Mueller-Navelet jets in next-to-leading order BFKL: theory versus experiment

TL;DR

This paper analyzes Mueller-Navelet jet production at the LHC using next-to-leading order BFKL resummation within QCD, comparing theoretical predictions with CMS experimental data to test the accuracy of high-energy QCD calculations.

Contribution

It provides a detailed next-to-leading order BFKL calculation of Mueller-Navelet jets, including jet vertices and various cross section representations, with optimized energy scales for comparison with experimental data.

Findings

Theoretical predictions agree with CMS data within uncertainties.

Different cross section representations show consistent results.

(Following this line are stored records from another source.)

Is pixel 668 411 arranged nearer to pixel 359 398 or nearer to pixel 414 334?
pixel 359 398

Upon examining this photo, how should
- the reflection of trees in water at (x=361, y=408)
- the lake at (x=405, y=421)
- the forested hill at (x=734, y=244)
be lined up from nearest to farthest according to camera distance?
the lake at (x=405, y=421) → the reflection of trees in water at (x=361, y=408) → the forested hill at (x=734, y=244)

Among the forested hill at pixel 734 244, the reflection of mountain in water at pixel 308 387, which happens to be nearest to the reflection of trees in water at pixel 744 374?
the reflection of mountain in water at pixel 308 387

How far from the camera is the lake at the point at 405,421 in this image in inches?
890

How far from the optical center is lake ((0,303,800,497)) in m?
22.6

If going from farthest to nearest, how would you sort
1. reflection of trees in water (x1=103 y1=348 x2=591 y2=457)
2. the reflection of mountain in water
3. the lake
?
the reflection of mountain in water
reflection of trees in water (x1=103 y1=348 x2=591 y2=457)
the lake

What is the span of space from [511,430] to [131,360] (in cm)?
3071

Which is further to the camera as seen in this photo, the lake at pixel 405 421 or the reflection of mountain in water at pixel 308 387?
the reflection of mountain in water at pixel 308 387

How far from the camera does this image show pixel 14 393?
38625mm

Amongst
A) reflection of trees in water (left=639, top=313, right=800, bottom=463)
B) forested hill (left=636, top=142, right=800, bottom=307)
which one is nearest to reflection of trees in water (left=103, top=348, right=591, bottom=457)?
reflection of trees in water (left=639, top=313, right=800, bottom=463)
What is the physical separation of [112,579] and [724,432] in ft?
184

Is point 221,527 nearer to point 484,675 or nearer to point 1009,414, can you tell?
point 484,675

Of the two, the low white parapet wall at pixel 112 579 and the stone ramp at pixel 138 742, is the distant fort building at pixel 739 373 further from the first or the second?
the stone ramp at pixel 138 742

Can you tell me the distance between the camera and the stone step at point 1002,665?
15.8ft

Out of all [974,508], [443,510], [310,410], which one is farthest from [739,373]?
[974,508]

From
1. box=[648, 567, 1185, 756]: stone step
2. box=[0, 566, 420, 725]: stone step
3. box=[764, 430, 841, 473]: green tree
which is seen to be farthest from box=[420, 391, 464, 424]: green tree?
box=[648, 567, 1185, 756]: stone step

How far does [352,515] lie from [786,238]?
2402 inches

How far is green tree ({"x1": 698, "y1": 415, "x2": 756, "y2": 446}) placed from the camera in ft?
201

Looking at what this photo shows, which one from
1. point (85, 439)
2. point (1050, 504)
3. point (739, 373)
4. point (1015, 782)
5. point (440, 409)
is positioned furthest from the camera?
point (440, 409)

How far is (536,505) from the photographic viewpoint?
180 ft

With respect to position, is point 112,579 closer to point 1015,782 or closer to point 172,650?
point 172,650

Optimization methods improve the accuracy of the perturbative calculations.

Abstract

We study, within QCD collinear factorization and including BFKL resummation at the next-to-leading order, the production of Mueller-Navelet jets at LHC with center-of-mass energy of 7 TeV. The adopted jet vertices are calculated in the approximation of small aperture of the jet cone in the pseudorapidity-azimuthal angle plane. We consider several representations of the dijet cross section, differing only beyond the next-to-leading order, to calculate a few observables related with this process. We use various methods of optimization to fix the energy scales entering the perturbative calculation and compare thereafter our results with the experimental data from the CMS collaboration.